他们来到山谷的中央,一束光柱直映着此处,宁静却神秘。迈维里科河的一条溪水潺潺流向山谷中央,一座祭台建立在此,而溪水也为之环绕。凡纳惊讶于祭坛的宏伟,在眼前青黑色石岩上被雕刻着精美的符文,在光芒下万分璀璨,十二根巨大的石柱将祭坛包围,石柱上又雕刻着巨龙的图腾,燃烧的火炬在顶上闪烁光辉。
“凡纳,这个世界很大,也很奇特。世界上有太多的种族,随着历史的车轮,也一并淹没。”在遗迹前村长对着凡纳说着,他的声音低沉含着岁月遗留的气息,时间对他的磨损也带来了对世界的理解,年迈的他在山谷杂乱的风中站立,粗布编织的衣摆晃动着。
“自神明时代的落幕,世界开始转变,生灵所能掌控的力量开始变得强大。”阿尔谢特说着,而凡纳则好奇的听着。这些话他从未听过,或许是因为他还太小了吧,每个孩子在八岁时应该都会知晓的,“其中便有着决定世界的三种力量,古神具物、古神遗迹与命途。”
凡纳疑惑地看向阿尔谢特,眼中有着对新鲜事物的好奇。古神具物与古神遗迹他都曾听闻,但命途却第一次听,他一时被吸引住了,当然阿尔谢特的话也在继续:“古神具物相传于开辟世界的第一位生灵古琉所带来的,而古神具物则拥有着世间最强大的力量。”
“古神遗迹诞生神明时代中陨落的神明,因为神明的躯体难以磨灭,最终化为留存世间的遗迹,所发现的生灵可获得生前神明的神格。”这些话阿尔谢特曾经告诉过凡纳,而凡纳也对这些倍感兴趣,也希望有朝一日能找到这些。
最后便是命途了,同样也是凡纳最为好奇和未曾听闻的,阿尔谢特也没有停下,继续说道:“命途则为极少数被天命眷顾之人所获得的力量,命途的强大与自身被眷顾的命运有关。”

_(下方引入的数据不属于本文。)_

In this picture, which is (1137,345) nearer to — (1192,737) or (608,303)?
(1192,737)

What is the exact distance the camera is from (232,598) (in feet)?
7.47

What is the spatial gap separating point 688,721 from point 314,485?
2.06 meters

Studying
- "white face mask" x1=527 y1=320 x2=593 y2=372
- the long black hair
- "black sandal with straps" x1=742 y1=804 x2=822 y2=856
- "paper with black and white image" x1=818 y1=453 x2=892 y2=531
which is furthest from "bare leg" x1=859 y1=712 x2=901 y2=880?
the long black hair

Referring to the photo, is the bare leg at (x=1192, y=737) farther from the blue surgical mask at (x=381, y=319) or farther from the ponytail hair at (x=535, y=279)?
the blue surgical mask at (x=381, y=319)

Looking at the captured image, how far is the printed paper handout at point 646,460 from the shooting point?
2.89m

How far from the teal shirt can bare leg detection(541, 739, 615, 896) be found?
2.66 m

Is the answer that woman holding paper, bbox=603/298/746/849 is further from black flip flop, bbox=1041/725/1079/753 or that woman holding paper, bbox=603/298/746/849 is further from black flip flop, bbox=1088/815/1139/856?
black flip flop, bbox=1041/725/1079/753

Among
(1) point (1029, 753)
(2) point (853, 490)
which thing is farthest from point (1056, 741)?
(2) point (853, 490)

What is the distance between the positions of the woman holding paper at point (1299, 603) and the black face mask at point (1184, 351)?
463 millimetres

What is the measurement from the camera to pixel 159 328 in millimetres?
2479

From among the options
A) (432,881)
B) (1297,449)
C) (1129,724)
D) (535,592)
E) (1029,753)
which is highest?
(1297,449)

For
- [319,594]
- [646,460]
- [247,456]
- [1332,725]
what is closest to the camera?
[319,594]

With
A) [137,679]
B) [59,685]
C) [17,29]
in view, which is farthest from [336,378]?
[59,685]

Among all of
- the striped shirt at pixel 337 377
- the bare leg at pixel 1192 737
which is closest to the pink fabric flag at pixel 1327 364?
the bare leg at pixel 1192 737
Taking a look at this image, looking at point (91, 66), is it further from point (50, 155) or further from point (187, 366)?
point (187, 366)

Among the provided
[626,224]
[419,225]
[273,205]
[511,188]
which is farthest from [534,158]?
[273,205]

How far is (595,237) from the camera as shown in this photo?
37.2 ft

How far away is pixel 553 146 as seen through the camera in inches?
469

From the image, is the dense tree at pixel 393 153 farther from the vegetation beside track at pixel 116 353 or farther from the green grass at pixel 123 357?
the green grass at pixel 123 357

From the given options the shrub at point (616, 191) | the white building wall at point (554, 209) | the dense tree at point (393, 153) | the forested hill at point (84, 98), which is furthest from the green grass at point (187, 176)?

“命途可分为原初与终末两大根源系命途,在往下又有许多不同的划分,每一种命途都与自身命运息息相关。”阿尔谢特说着便看向凡纳,而凡纳现在还在绞尽脑汁的梳理命途的信息,这些知识太过于新奇,让凡纳一时间有些迷糊,但也还是充满着渴望。
阿尔谢特牵起凡纳的手走向遗迹,声音也随之而来:“凡纳,这里是觉醒命途的天之谷,只有当命运呼唤你时,你的命途才会真正降临。”在遗迹的正中央,一座碑石高高矗立,一道道纹路遍布黑色的岩石上。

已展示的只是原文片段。